### Input data ###

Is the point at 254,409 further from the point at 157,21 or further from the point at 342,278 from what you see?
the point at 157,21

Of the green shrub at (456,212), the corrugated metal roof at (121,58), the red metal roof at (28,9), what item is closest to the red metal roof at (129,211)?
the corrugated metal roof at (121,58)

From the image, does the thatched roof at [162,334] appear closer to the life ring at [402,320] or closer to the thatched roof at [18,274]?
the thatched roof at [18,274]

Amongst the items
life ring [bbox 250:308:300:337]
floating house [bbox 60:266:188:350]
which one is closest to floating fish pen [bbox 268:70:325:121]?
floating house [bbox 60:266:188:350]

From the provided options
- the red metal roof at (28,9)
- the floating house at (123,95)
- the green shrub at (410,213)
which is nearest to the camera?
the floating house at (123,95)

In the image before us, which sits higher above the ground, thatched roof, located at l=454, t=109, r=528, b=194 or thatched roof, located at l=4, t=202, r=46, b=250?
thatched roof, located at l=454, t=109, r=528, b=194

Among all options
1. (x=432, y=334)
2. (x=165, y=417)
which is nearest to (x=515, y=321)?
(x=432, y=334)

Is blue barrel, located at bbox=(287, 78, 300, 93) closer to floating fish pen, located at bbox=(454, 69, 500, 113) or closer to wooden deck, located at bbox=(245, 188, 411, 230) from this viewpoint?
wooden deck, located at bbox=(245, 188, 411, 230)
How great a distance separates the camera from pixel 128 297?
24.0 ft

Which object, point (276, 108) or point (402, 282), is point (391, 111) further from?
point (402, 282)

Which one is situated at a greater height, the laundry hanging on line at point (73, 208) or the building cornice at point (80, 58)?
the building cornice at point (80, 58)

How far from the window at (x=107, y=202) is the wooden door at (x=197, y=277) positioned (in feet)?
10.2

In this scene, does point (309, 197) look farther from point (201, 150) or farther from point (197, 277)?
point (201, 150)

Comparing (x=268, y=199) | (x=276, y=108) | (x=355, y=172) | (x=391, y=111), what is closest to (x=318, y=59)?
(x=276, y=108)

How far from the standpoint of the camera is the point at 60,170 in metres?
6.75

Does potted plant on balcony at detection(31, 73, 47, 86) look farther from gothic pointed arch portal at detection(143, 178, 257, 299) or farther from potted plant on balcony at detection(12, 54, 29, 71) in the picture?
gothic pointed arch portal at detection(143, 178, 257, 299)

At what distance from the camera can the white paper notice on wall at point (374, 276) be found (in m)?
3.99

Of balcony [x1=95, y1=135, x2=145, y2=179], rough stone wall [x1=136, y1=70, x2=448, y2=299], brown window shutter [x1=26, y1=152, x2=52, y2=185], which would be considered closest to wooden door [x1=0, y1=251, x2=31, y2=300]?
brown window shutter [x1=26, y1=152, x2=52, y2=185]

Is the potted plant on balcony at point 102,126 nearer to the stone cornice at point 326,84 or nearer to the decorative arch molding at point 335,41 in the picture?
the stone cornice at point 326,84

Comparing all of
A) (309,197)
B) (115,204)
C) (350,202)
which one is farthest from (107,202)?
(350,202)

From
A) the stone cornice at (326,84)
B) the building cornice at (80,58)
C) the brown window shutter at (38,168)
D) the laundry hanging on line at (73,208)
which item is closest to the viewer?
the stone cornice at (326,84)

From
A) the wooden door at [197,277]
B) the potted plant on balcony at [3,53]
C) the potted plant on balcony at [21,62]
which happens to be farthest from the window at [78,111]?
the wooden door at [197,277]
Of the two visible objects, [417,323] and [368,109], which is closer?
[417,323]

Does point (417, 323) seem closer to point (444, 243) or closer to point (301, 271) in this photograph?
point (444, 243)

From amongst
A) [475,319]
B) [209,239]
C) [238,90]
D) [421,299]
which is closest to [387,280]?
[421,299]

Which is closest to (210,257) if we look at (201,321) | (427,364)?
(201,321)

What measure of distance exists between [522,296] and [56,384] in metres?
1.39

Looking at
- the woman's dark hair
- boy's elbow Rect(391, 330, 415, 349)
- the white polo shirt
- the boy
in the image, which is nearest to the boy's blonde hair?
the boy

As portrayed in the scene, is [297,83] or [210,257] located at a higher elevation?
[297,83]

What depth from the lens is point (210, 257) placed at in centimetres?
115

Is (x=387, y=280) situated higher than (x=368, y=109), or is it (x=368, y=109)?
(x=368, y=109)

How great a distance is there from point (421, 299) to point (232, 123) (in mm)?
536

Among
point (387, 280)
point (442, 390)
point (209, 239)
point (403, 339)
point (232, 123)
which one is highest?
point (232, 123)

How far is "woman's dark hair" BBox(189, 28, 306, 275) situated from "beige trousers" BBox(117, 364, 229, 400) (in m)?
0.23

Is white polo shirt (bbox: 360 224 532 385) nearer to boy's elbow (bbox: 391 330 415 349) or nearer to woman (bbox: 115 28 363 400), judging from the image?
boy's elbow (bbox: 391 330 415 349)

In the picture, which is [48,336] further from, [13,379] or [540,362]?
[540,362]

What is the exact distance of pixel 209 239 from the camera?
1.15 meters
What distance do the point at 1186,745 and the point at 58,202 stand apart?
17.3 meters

###
### Input data ###

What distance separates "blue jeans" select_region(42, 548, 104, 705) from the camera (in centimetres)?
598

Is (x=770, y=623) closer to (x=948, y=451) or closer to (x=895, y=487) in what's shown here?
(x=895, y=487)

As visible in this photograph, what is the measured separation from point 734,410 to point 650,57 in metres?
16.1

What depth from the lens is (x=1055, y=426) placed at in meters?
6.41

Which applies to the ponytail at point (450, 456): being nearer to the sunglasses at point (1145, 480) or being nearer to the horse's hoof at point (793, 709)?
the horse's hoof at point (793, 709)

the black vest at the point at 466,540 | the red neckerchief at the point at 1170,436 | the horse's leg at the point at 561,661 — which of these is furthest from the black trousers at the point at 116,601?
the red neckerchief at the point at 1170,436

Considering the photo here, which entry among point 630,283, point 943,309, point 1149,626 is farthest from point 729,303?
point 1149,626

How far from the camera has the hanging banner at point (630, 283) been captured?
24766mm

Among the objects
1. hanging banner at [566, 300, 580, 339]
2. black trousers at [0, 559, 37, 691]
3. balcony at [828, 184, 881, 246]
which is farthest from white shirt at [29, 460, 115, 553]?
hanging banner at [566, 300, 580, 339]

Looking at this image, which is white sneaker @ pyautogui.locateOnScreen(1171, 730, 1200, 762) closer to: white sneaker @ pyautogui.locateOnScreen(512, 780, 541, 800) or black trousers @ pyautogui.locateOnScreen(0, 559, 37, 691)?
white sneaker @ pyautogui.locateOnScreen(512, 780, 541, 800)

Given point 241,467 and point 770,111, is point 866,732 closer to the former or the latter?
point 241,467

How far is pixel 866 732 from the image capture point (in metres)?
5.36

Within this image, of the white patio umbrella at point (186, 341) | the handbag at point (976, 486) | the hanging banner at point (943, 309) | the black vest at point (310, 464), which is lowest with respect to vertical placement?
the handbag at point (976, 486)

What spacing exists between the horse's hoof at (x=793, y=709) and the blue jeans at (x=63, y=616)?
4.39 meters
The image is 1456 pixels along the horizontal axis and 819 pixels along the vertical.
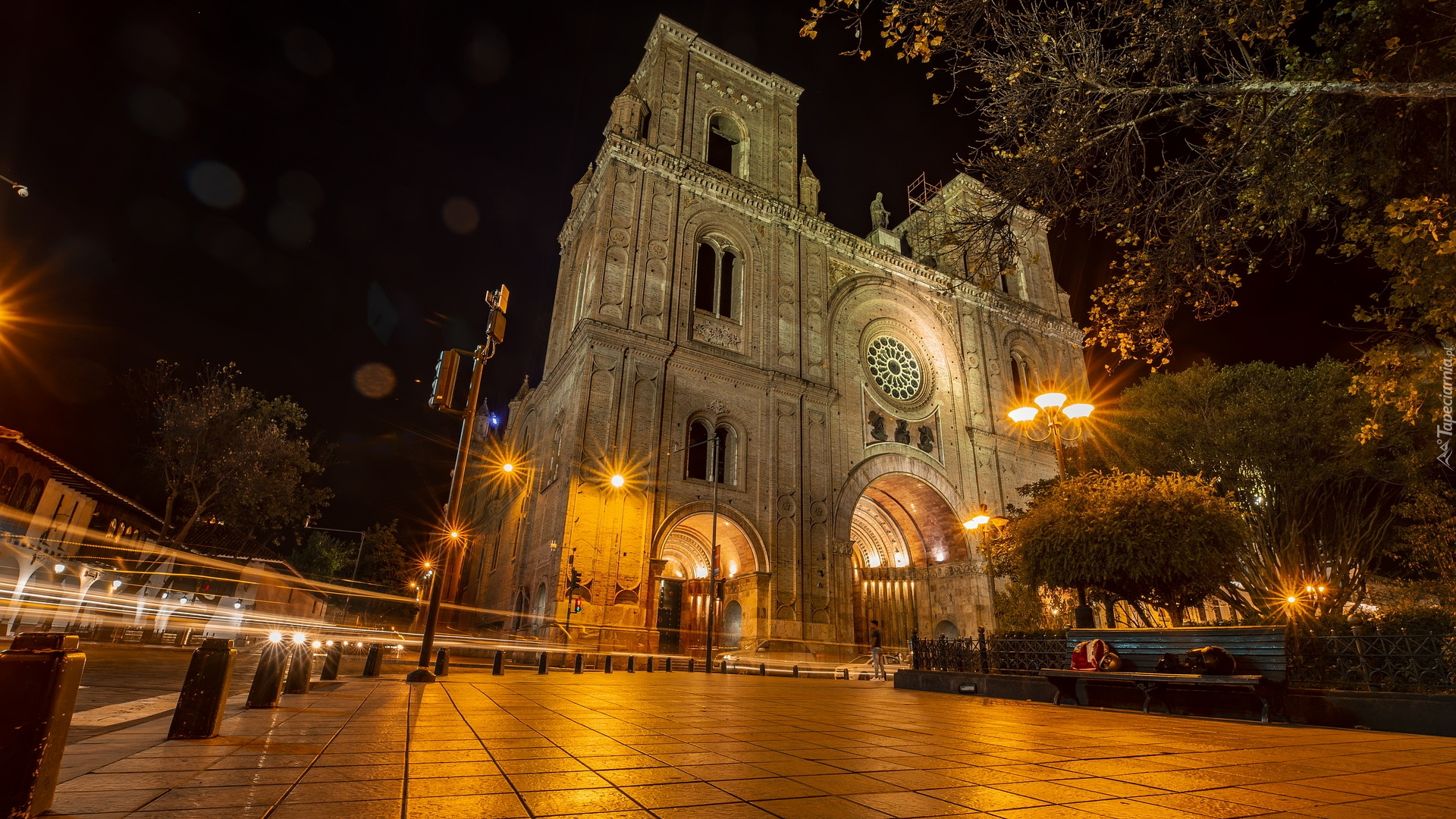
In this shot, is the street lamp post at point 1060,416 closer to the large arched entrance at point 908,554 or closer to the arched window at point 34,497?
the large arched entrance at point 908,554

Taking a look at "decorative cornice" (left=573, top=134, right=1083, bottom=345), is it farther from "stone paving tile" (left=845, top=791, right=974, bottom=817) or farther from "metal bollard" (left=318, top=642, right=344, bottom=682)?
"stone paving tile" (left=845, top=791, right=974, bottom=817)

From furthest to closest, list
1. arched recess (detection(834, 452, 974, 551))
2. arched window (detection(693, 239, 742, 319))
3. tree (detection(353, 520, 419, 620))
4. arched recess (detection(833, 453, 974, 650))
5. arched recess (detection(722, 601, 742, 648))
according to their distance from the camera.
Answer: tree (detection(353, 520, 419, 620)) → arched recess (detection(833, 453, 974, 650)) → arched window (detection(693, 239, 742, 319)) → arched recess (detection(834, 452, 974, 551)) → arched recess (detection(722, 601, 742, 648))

###

The exercise — Reproduce the records from the line containing "What depth from the lens is point" through the line containing "17.3 meters", changing every "distance" to "separation" and leaving the rest as is.

Final result —
What depth from the lens is point (210, 257) placed at in centimetres?
115

Is (x=387, y=280) situated higher than (x=368, y=109), or is it (x=368, y=109)?
(x=368, y=109)

How great a separation is there from point (421, 299) to point (232, 123) (in mm)?
536

Among
point (387, 280)
point (442, 390)
point (209, 239)
point (403, 339)
point (232, 123)
which one is highest?
point (232, 123)

How far is "woman's dark hair" BBox(189, 28, 306, 275) situated from "beige trousers" BBox(117, 364, 229, 400) (in m)?
0.23

Is white polo shirt (bbox: 360 224 532 385) nearer to boy's elbow (bbox: 391 330 415 349) or nearer to woman (bbox: 115 28 363 400), judging from the image?
boy's elbow (bbox: 391 330 415 349)

In the picture, which is [48,336] further from, [13,379] or [540,362]?
[540,362]

What is the exact separation of pixel 209 239 from the camera?
1.15 meters
What separation do the point at 1186,745 and the point at 58,202 stand apart?
17.3 meters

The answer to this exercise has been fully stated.